简体繁体 English

如何存储稀疏矩阵？

[英]How to store sparse matrix?

原文 2015-06-16 09:06:42 5 3 c++/ time-complexity/ sparse-matrix

I need to implement 2 types of storing sparse matrix in C++: 我需要在C ++中实现两种类型的存储稀疏矩阵：

Linked List 链接列表
Array (effective way) 数组（有效方式）

Space complexity is very important here. 空间复杂性在这里非常重要。 What are the most effective ways to do it? 有效的方法是什么？

3 个解决方案

nnz : non-zero number of sparse matrix nnz ：稀疏矩阵的非零数
row_size : matrix row number row_size ：矩阵行号
column_size : matrix column number column_size ：矩阵列号
There are many ways, their space complexity : 它们的空间复杂性有很多种：

Compressed Sparse Row (CSR) : 2*nnz + row_size number of memory 压缩稀疏行（CSR）： 2*nnz + row_size内存数
Compressed Sparse Column (CSC) : 2*nnz + column_size number of memory 压缩稀疏列（CSC）： 2*nnz + column_size内存数
Coordinate Format (COO) : 3*nnz number of memory 坐标格式（COO）： 3*nnz内存数

For space complexity : 对于空间复杂性：
If row_size > column_size , use CSC format, otherwise, use CSR format. 如果row_size > column_size ，则使用CSC格式，否则，使用CSR格式。

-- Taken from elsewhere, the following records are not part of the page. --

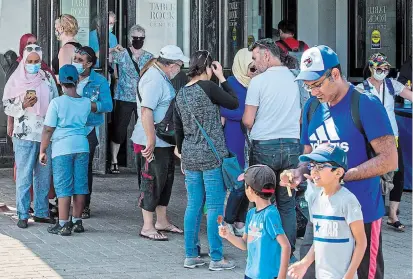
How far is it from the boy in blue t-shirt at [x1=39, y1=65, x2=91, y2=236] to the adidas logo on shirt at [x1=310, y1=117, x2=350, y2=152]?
13.0ft

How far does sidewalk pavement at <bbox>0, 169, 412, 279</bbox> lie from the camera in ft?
25.0

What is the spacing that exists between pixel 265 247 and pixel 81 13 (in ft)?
24.4

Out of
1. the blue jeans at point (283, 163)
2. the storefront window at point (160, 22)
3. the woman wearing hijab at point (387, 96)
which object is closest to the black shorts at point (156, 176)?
the blue jeans at point (283, 163)

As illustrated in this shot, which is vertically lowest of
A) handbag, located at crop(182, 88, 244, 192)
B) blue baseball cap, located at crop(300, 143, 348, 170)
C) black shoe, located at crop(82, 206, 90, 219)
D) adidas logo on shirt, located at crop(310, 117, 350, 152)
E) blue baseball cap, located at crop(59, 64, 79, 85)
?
black shoe, located at crop(82, 206, 90, 219)

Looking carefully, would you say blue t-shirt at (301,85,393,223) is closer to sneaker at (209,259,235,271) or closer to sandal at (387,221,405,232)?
sneaker at (209,259,235,271)

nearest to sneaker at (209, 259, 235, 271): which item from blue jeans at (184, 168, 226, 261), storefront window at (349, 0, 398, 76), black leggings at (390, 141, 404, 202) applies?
blue jeans at (184, 168, 226, 261)

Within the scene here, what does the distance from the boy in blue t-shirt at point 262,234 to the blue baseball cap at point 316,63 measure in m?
0.82

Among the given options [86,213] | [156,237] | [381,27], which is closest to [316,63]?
[156,237]

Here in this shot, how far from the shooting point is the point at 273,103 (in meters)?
7.85

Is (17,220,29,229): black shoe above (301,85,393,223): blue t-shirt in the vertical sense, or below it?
below

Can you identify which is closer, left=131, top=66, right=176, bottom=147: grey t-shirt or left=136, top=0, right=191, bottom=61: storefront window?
left=131, top=66, right=176, bottom=147: grey t-shirt

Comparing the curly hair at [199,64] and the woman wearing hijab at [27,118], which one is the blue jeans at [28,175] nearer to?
the woman wearing hijab at [27,118]

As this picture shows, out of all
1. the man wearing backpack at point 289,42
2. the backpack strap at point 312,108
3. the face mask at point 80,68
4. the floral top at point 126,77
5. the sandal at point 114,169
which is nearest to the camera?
the backpack strap at point 312,108

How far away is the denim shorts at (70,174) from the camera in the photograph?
29.2 ft
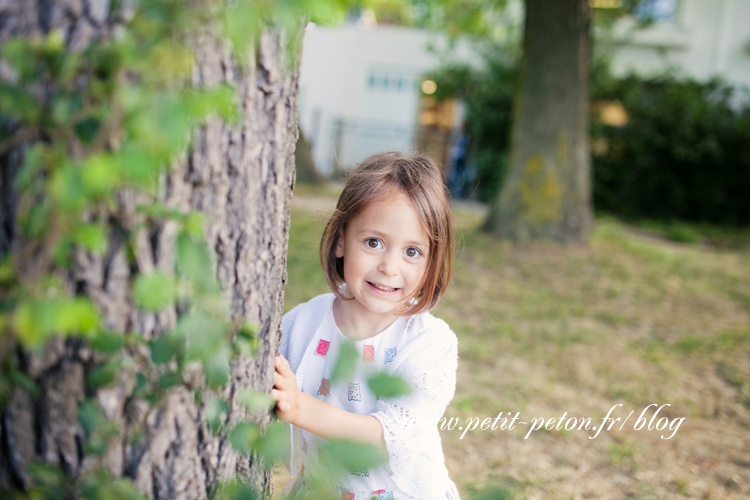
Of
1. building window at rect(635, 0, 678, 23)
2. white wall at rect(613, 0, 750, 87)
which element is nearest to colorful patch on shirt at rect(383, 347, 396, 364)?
white wall at rect(613, 0, 750, 87)

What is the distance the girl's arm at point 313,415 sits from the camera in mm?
1317

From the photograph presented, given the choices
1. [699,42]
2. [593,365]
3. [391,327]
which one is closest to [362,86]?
[699,42]

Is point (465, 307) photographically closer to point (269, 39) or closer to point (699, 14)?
point (269, 39)

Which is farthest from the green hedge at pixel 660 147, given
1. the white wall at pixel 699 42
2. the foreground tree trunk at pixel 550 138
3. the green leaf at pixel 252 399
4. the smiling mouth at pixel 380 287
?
the green leaf at pixel 252 399

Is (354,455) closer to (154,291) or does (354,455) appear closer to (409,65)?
(154,291)

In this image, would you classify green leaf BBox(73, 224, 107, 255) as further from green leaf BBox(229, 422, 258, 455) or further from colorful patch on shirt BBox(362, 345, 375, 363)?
colorful patch on shirt BBox(362, 345, 375, 363)

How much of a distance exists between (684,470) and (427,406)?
1.75m

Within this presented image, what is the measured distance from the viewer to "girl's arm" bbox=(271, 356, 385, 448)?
132cm

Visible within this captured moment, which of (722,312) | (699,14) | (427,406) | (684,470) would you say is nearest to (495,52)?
(699,14)

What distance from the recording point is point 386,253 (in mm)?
1665

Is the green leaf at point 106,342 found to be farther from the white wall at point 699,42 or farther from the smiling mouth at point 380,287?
the white wall at point 699,42

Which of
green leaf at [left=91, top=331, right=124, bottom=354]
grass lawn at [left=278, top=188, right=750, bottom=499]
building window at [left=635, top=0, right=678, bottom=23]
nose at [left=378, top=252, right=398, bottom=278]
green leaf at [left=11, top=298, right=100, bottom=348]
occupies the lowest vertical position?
grass lawn at [left=278, top=188, right=750, bottom=499]

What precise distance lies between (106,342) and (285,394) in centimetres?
55

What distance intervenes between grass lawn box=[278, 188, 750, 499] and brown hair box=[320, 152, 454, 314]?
250 mm
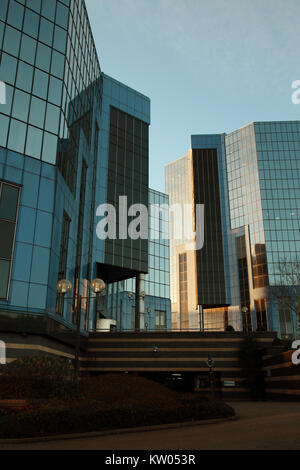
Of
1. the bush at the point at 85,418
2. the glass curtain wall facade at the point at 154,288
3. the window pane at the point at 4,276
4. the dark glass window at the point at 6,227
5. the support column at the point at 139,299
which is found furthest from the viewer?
the glass curtain wall facade at the point at 154,288

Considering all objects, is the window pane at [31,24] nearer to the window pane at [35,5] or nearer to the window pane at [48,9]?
the window pane at [35,5]

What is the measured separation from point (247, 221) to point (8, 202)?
7697cm

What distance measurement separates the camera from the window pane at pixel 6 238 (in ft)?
93.7

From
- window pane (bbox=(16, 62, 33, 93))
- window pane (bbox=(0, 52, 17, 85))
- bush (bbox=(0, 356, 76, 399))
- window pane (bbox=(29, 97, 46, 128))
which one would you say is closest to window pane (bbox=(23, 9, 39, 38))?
window pane (bbox=(16, 62, 33, 93))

For Time complexity: 对于时间复杂性：
For CSR format, Row will be indexed by O(1) time, Column will be indexed by O(log(k)) time, by binary search the Column, k is the number of non-zero element of that row. 对于CSR格式，Row将被O(1)时间索引，Column将被O(log(k))时间索引，通过二进制搜索Column， k是该行的非零元素的数量。 So value will be indexed by O(log(k)) time. 因此，值将被O(log(k))时间索引。
For COO format, value will be indexed in O(1) time. 对于COO格式，值将在O(1)时间内编入索引。

Format details 格式细节
[1] https://en.wikipedia.org/wiki/Sparse_matrix [1] https://en.wikipedia.org/wiki/Sparse_matrix
[2] https://software.intel.com/en-us/node/471374 [2] https://software.intel.com/en-us/node/471374

An efficient way would be to use hash map (for each row) of hash maps (to store elements in each row by column index). 一种有效的方法是使用哈希映射（对于每一行）的哈希映射（通过列索引存储每行中的元素）。 Then would be able to access any element in O(1) time. 然后就可以在O（1）时间内访问任何元素。

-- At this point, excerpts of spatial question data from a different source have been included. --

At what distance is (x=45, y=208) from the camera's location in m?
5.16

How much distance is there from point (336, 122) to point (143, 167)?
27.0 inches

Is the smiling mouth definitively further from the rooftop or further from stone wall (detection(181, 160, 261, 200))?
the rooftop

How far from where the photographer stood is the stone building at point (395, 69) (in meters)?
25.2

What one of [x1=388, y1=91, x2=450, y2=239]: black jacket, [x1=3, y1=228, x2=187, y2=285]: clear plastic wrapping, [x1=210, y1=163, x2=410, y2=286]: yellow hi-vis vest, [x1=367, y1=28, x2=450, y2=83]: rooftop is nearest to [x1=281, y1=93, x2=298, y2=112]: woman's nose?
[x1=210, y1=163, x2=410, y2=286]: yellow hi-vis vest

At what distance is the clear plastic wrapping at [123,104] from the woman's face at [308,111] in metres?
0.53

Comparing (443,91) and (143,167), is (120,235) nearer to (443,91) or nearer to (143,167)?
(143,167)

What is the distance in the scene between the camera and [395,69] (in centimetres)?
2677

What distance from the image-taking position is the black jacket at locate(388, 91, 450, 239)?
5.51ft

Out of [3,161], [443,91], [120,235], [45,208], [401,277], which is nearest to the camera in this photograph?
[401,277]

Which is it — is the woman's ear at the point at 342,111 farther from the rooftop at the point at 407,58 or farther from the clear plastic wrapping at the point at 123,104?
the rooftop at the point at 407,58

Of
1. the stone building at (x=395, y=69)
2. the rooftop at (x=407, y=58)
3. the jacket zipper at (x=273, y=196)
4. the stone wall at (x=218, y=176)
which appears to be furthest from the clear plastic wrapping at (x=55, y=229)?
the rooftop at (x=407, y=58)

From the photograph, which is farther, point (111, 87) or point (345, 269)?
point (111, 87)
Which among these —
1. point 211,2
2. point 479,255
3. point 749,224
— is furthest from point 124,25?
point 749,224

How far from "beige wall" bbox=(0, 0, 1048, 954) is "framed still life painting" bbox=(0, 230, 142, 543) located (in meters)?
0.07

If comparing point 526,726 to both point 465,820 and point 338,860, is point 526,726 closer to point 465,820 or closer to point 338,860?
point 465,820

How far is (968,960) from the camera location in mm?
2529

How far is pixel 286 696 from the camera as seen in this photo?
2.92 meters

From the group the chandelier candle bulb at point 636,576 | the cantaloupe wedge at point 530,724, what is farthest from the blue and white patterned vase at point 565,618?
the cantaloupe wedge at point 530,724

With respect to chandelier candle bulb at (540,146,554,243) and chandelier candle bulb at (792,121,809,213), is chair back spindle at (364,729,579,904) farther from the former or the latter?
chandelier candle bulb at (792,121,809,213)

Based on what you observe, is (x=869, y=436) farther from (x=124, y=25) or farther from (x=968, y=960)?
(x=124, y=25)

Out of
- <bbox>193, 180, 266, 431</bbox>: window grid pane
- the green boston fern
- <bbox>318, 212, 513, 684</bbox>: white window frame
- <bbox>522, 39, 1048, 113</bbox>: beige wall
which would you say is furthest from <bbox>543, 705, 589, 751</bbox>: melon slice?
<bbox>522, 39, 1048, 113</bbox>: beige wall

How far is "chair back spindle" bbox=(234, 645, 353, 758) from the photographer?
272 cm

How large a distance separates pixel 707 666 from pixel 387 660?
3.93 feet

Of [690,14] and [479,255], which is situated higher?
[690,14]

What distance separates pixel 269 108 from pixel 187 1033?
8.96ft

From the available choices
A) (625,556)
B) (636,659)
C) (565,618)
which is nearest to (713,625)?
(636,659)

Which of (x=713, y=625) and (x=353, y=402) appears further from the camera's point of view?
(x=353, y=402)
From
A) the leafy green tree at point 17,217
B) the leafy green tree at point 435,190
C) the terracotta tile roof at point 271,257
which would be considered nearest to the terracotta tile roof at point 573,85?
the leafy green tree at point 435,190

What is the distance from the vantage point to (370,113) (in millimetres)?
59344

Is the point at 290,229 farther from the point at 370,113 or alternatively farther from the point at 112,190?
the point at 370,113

You can implement all numeric algorithms, like addition and multiplication iterating only through non-zero elements which will give you better complexity then O(N * M) where N and M are number of columns and rows in a matrix. 您可以实现所有数值算法，例如仅通过非零元素进行加法和乘法迭代，这将提供比O（N * M）更好的复杂度，其中N和M是矩阵中的列数和行数。

Since the matrix is sparse, you only need to store the cells that are filled in. A simple lookup of coordinate to value should do. 由于矩阵是稀疏的，您只需要存储填充的单元格。对坐标值的简单查找应该可以。 Ideally you should use something with fast lookup like a map O(log n) or a unordered_map O(1). 理想情况下，您应该使用快速查找的内容，如地图O（log n）或unordered_map O（1）。